A verbatim copy is needed of the lines below from the one containing "Intercooler kit Seat" up to and including the one containing "Tmx Dsc04671 51", excluding pictures.

RECORD EXTRACTS
+-------+

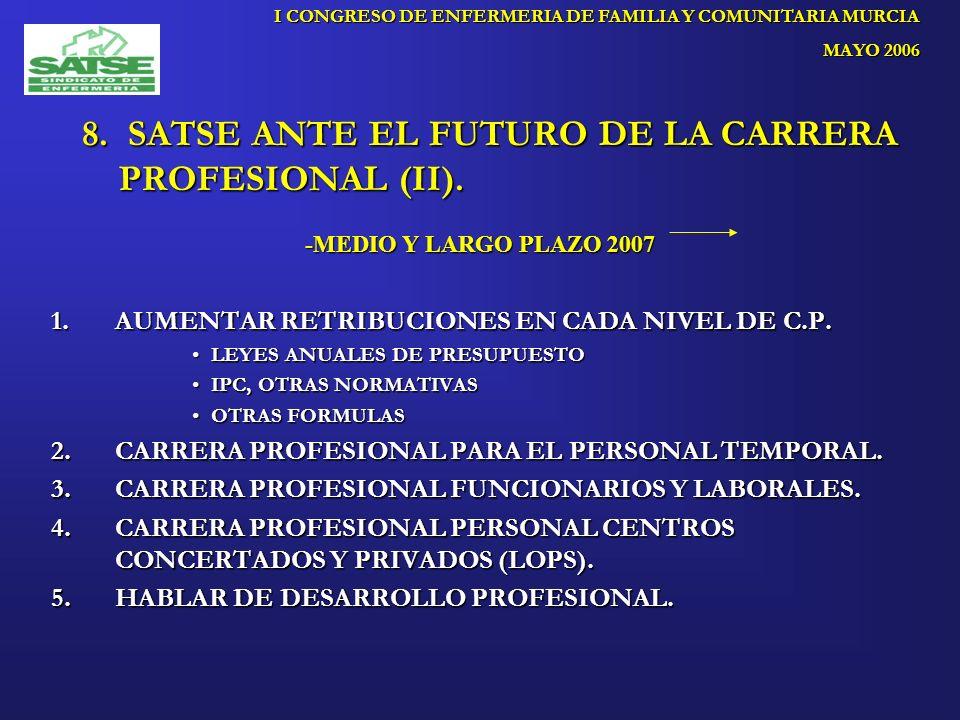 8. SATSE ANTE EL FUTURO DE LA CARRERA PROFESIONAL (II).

+-------+

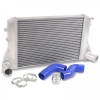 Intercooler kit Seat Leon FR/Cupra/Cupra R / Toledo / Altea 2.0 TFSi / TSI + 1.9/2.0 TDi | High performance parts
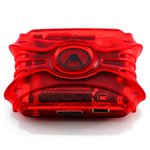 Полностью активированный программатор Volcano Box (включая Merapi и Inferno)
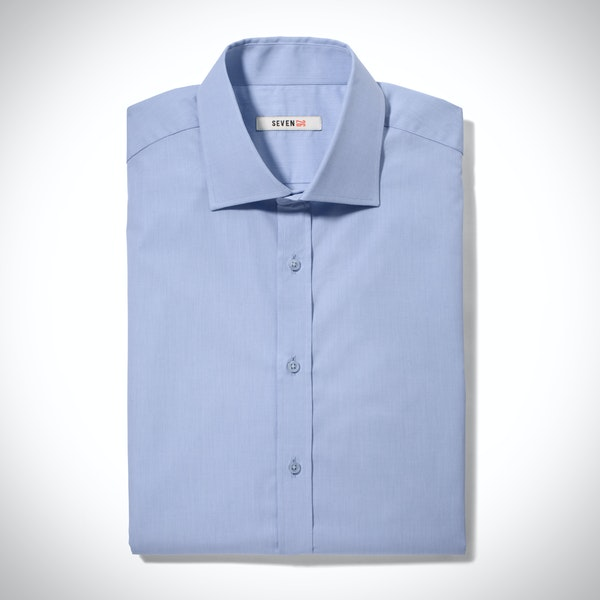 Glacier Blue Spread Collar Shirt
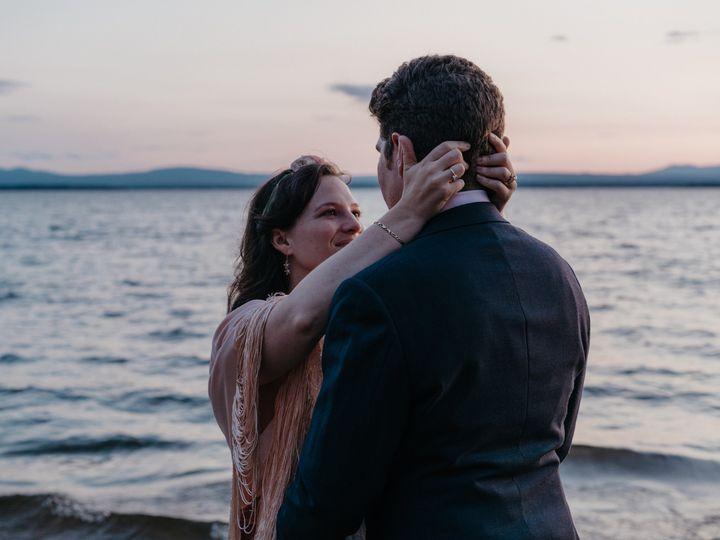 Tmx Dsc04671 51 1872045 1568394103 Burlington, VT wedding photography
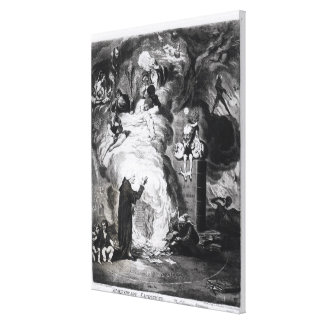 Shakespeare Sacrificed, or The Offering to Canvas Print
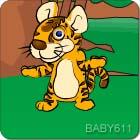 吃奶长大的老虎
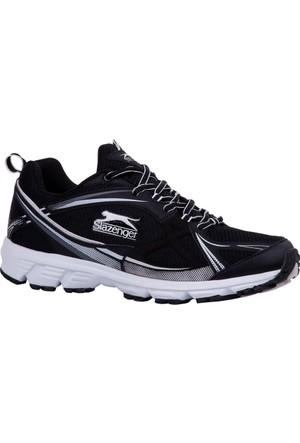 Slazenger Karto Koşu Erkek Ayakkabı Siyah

+-------+

ANSWER SPACE
 Intercooler kit Seat Leon FR/Cupra/Cupra R / Toledo / Altea 2.0 TFSi / TSI + 1.9/2.0 TDi | High performance parts
 Полностью активированный программатор Volcano Box (включая Merapi и Inferno)
 Glacier Blue Spread Collar Shirt
 Tmx Dsc04671 51 1872045 1568394103 Burlington, VT wedding photography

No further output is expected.